:: Task details ::
Every line below from the one containing "Memphis guard Alex" through the one containing "誕生日ケーキを食べる男の子" is to be printed exactly, with the pictures omitted.

:: Records for processing ::
+===+
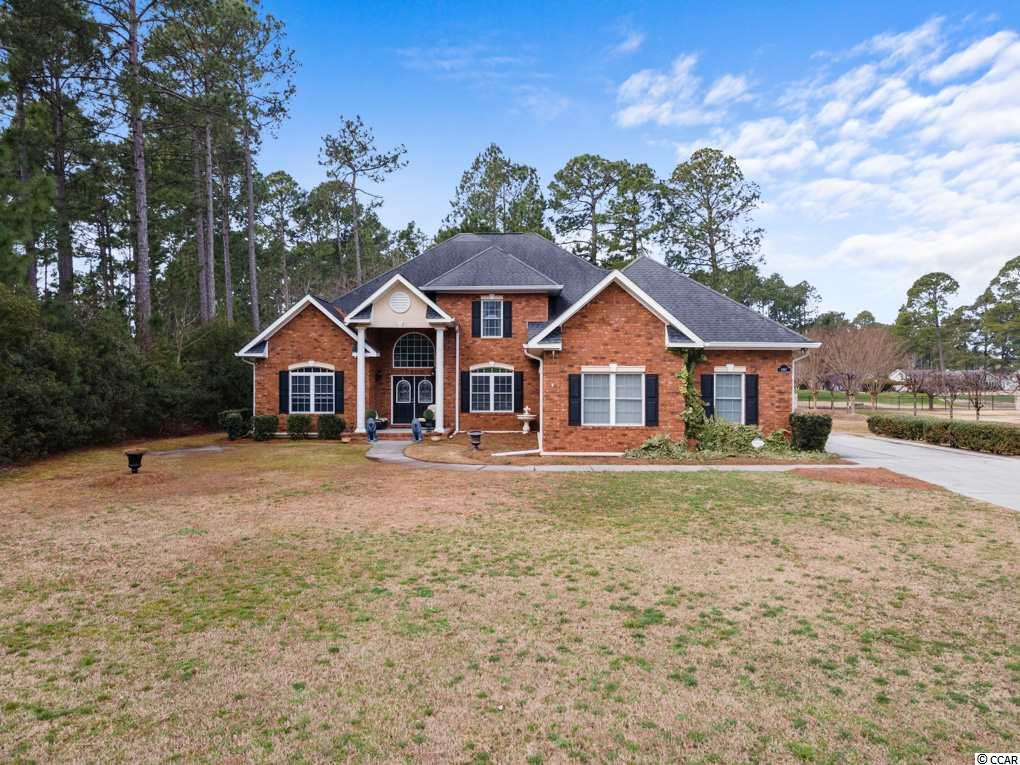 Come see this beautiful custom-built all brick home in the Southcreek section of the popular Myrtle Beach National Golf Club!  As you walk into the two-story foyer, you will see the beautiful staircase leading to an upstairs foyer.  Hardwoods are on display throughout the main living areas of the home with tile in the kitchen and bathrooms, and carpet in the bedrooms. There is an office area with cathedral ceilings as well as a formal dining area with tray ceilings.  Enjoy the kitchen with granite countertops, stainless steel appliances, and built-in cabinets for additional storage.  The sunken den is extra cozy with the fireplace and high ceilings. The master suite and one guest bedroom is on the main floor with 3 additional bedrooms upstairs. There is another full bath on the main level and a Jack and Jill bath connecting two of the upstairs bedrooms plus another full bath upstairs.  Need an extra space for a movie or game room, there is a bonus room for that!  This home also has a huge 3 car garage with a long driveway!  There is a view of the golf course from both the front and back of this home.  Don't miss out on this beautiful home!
+===+
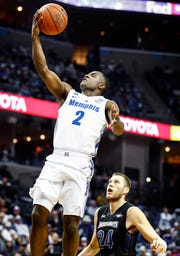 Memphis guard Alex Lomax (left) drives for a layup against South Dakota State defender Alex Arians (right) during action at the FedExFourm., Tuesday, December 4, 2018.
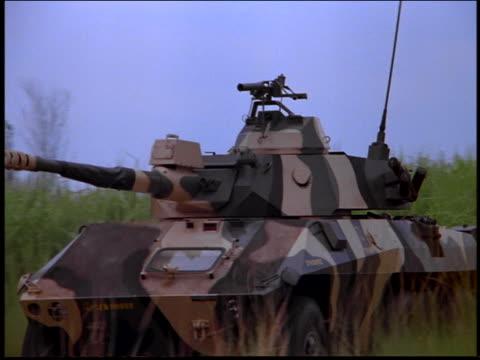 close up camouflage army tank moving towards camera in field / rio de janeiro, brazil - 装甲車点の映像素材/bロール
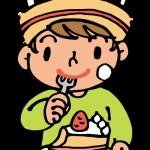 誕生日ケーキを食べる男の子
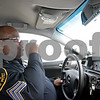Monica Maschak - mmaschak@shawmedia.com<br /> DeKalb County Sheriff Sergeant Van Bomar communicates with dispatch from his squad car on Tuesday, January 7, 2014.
+===+
:: Task result ::
 Memphis guard Alex Lomax (left) drives for a layup against South Dakota State defender Alex Arians (right) during action at the FedExFourm., Tuesday, December 4, 2018.
 close up camouflage army tank moving towards camera in field / rio de janeiro, brazil - 装甲車点の映像素材/bロール
 誕生日ケーキを食べる男の子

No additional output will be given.